The four boys sat around the table talking, there was not a phone in sight. I went over to them and said how encouraging it was that they were content to just happy to talk.

Talking was a serious business when I was a child. Harold and Glady called at the farm at Pibsbury each Sunday evening. Friends of my grandparents they would sit in the farmhouse sitting room and talk about the events and news of the week. It was an evening just to talk.

Glady’s name was presumably ‘Gladys,’ but, if it was, it was never used. Names were not necessarily what you might have assumed. My grandmother was known by everyone as ‘Cis,’ a name that apparently arose from her little brother’s inability to pronounce her name ‘Geraldine’ (why ‘Cis’ and not ‘Sis,’ I never discovered). My Auntie Gus’s full name was ‘Augusta,; something I only discovered years after she had died. Glady’s full name might have been anything.

In memory, Glady wore a hairnet during her Sunday evening calls, but that might be a conflation of memories of Glady, Gus and Ena Sharples from Coronation Street. In memory, Glady was not very agile, but that cannot have been due to her age.

While Harold and Glady seemed very old to a small boy, they were of my grandparents’ generation, which means the Sunday evening visitors were not yet sixty, for I was twelve before my grandmother was sixty and thirteen before my grandfather reached his sixtieth birthday. It is odd to think that the couple that I now remember as elderly were younger than I am now.

Glady always liked a very firm chair upon which to sit. Perhaps she had orthopaedic problems, perhaps the desire for a hard chair was just a matter of personal preference.

Sitting upright on a firm seat could sometimes give the sitter an almost regal air.

Auntie Gus would sit bolt upright in her sitting room, in the chair where she passed the days sat beside Uncle Jack. Jack had suffered severe hardship as a prisoner of war and as forced labour, in a coal mine during the First World War, and it would have been easy to have imagined reasons why he would have found a straight-backed chair to be more comfortable.
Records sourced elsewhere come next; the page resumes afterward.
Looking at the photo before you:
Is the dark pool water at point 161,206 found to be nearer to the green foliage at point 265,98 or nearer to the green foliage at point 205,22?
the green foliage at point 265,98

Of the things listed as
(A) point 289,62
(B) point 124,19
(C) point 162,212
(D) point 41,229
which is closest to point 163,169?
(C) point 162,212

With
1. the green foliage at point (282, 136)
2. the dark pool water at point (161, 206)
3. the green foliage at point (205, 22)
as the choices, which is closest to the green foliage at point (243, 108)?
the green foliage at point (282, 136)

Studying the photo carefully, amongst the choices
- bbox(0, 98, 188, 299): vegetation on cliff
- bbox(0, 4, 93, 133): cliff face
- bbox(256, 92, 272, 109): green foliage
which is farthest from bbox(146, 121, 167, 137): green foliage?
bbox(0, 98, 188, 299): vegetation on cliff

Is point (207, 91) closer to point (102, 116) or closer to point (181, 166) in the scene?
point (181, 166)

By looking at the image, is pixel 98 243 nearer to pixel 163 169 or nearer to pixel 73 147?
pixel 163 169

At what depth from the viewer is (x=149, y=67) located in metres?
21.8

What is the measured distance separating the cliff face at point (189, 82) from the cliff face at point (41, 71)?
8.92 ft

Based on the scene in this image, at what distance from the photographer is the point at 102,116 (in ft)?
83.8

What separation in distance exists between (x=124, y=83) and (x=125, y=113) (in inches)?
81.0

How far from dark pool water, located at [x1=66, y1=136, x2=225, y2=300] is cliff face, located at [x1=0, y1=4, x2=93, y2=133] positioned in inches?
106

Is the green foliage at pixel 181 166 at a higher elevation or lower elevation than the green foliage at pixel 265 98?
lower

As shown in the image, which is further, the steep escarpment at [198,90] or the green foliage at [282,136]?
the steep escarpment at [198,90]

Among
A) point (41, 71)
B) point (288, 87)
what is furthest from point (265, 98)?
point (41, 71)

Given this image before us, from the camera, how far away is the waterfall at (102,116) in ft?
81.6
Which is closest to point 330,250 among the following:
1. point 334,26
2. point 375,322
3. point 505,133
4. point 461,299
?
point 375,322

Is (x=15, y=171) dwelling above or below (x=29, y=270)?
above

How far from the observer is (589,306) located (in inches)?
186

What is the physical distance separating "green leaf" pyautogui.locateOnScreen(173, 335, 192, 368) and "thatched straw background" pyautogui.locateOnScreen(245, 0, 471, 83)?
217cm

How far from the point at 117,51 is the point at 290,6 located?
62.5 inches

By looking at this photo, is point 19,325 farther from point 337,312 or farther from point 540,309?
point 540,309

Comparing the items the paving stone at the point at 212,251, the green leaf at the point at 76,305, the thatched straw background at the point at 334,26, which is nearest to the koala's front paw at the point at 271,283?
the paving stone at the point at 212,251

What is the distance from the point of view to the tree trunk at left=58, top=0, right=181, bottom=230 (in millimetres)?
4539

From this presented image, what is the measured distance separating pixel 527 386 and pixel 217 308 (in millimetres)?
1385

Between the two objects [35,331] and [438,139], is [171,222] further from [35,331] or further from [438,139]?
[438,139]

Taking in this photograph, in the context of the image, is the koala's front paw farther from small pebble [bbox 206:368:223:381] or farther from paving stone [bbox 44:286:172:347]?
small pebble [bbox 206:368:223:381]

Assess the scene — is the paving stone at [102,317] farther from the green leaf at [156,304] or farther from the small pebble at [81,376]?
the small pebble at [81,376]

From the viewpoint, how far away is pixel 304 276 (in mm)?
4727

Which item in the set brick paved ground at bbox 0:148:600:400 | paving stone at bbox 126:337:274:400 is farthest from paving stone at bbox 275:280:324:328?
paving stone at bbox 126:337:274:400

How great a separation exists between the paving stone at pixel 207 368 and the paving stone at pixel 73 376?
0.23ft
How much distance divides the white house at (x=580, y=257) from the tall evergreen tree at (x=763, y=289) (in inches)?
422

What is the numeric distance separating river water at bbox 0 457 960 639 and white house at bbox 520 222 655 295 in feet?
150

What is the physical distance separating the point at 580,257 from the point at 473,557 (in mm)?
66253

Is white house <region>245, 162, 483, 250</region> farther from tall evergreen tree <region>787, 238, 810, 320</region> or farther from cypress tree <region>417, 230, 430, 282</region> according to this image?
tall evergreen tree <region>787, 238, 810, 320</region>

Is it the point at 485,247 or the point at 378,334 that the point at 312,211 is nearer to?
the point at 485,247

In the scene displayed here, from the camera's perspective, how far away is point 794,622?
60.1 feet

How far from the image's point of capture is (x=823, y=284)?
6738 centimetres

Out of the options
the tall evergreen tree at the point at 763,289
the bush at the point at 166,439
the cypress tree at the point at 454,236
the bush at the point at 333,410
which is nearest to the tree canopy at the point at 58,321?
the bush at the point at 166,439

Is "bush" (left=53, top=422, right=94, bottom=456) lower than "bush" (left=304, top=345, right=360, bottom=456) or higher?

It would not have been so easy to have explained why Gus chose such seating.

Perhaps straight-backs were cultural. Born before the Great War, Harold and Glady and Gus and Jack would have been shaped by the culture of their times. The body language of an upright stance suggests confidence and transparency and a willingness to conform with the rules. Perhaps sitting straight-backed was a mark of respect to one’s host. Perhaps it was an indicator of the seriousness with which talking was taken.